Reproduce the lines between the one holding "From the camera's position, how" and the one holding "7.44 metres", inclusive, substituting "textured bark" for "rough bark texture" and changing nothing else.

(Spatial relation data)
○ ○ ○ ○ ○
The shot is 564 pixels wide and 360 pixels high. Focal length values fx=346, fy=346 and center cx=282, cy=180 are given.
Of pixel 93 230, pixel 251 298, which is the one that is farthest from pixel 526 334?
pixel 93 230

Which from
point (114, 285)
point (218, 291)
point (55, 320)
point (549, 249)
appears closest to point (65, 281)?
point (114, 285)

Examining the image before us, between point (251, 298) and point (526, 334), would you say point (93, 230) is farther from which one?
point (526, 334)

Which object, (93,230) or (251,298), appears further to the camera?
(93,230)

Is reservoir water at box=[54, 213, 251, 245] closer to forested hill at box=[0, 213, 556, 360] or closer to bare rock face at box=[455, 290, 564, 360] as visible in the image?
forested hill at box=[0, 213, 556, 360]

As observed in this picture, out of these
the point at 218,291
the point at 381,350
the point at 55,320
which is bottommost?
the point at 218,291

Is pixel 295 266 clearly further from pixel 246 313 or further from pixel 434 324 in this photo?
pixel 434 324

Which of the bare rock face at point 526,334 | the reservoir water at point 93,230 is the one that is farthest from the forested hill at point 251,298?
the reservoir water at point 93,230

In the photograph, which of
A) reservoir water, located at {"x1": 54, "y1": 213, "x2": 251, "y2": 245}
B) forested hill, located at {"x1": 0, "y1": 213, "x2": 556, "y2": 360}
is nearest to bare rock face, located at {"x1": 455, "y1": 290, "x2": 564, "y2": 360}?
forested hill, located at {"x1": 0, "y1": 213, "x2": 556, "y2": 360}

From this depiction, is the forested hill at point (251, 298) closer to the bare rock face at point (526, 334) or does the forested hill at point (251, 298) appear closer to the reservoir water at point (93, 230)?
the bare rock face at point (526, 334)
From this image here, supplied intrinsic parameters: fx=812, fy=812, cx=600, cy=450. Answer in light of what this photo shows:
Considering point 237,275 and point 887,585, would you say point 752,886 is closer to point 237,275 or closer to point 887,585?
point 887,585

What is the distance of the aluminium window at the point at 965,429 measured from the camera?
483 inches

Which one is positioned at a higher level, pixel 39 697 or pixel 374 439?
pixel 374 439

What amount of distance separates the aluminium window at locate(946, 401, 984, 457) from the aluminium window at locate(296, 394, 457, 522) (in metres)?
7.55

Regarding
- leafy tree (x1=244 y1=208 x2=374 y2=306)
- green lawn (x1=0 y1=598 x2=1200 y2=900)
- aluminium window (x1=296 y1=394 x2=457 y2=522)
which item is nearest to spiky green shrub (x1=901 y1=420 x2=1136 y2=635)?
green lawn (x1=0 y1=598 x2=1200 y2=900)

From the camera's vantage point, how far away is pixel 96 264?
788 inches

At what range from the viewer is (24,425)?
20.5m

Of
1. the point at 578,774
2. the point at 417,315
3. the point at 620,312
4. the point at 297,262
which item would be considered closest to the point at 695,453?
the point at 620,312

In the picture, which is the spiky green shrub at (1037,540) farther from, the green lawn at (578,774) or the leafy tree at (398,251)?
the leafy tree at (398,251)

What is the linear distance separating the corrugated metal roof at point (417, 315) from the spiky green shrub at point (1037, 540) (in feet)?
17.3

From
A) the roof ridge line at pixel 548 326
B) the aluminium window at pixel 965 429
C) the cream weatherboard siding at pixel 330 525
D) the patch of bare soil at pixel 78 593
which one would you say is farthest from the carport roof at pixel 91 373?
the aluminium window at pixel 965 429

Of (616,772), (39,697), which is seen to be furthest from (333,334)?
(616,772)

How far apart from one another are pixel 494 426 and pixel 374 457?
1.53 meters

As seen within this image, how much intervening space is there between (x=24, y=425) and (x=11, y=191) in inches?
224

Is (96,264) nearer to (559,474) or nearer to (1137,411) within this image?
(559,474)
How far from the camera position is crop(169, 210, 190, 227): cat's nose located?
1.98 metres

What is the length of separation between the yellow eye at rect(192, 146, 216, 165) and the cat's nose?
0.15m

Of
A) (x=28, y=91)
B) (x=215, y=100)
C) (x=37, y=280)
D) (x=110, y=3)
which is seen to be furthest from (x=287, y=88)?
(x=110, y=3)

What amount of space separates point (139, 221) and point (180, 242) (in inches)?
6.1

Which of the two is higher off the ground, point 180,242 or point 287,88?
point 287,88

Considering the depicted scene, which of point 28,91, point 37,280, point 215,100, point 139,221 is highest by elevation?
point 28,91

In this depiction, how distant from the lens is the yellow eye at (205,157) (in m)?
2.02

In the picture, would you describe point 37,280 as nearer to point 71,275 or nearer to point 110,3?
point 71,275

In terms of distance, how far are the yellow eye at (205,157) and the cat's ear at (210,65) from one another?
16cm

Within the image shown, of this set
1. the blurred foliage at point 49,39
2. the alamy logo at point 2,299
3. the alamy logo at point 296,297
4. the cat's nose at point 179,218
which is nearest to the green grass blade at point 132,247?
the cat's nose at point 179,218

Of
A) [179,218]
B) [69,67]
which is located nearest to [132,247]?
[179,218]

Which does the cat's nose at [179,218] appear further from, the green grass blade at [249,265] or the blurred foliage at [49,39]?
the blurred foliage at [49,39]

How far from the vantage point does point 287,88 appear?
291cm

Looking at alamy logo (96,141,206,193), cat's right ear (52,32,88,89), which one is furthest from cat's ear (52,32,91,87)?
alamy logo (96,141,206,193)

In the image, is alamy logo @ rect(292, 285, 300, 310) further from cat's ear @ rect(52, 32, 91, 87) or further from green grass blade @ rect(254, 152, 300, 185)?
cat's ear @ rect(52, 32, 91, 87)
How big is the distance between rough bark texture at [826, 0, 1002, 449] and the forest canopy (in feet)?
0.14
○ ○ ○ ○ ○
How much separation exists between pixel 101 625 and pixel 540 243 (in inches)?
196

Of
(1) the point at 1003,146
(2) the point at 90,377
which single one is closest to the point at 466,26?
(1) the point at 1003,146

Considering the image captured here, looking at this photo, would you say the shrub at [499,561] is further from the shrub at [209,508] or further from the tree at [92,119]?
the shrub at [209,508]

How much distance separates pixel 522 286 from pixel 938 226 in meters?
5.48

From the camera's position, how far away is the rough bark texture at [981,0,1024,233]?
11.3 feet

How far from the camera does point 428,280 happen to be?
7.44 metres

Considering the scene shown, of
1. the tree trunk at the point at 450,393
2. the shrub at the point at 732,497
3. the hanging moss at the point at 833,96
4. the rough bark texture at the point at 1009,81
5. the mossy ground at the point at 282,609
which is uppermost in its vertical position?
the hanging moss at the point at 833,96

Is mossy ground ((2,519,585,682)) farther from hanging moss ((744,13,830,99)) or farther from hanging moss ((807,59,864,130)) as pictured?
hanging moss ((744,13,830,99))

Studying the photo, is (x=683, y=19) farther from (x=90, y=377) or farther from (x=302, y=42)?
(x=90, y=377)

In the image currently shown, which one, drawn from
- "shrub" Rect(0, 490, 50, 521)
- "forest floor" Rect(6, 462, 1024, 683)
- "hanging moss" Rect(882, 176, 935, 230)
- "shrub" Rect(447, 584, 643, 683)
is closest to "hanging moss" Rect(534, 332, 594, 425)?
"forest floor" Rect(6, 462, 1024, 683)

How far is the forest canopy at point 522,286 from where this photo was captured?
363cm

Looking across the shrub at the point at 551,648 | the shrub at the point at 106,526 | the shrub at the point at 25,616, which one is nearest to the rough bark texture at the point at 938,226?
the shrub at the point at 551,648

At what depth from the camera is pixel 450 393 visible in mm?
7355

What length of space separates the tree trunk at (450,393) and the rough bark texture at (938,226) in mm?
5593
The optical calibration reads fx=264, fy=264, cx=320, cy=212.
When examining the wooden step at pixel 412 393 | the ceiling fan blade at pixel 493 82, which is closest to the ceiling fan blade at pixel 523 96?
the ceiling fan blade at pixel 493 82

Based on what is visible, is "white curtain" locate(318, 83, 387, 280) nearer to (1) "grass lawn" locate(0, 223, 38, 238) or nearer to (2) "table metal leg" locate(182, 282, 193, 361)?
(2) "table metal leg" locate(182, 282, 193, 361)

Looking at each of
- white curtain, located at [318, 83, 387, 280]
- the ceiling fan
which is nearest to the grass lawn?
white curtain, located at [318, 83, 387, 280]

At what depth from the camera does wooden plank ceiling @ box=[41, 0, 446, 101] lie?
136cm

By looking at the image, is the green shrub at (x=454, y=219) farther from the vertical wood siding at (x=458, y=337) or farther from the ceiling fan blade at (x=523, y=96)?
○ ○ ○ ○ ○
* **Task response**
From the camera's position, how far away is the textured bark at [981,0,1024,233]?
11.3 feet

How far from the camera does point 428,280 happen to be?
7.44 metres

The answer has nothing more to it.